With few exceptions all business capital equipment qualifies for this deduction. It must be placed into service between Jan 1, 2013 and Dec. 31, 2013 and the business must show a profit in order to deduct the full amount. All businesses that lease less than $2,000,000 in business equipment during tax year 2013 should qualify for the Section 179 Deduction. If a business is unprofitable in 2013, and has no taxable income to use the deduction, that business can elect to use 50% Bonus Depreciation and carry-forward the deduction to a year when the business is profitable. Check with your accountant or tax attorney for specific information for your business and the tax advantages of leasing.

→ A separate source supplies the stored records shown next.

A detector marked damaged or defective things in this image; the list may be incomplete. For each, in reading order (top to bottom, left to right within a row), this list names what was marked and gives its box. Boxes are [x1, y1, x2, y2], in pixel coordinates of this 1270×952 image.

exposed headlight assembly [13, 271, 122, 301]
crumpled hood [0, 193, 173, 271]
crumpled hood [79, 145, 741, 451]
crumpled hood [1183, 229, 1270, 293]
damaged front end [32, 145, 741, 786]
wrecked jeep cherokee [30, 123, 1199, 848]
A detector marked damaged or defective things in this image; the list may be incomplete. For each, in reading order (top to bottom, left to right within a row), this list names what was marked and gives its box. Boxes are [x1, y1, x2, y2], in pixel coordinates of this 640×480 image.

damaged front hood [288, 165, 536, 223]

In the simplest terms, if a business leases a machine for $250,000 it can deduct the full amount straight from their bottom line before taxes. If they are in a 35% tax bracket that means that because of the first year 179 deduction, the business saves $87,500 of the purchase price of the equipment in tax savings the very first year. Essentially Uncle Sam is paying $87,500 towards the purchase of your new machine.
For equipment purchases over the $500,000 limit, there is a 50% bonus depreciation in the first year up to the $2 million limit. So if the purchase price is $650,000, you still get the first year $500k deduction, then you can take a bonus depreciation of 50% of the excess $150,000, plus the normal first year depreciation of $15,000. This adds up to an immediate first year deduction of $590,000 (500k +75k+ 15k) At the same 35% tax bracket this saves the business $206,500 immediately. It’s as if the $650,000 piece of equipment only costs $443,500.
All in all, leasing has always been an attractive option but this year’s special tax laws make it a home run for most businesses. You gotta love Uncle Sam!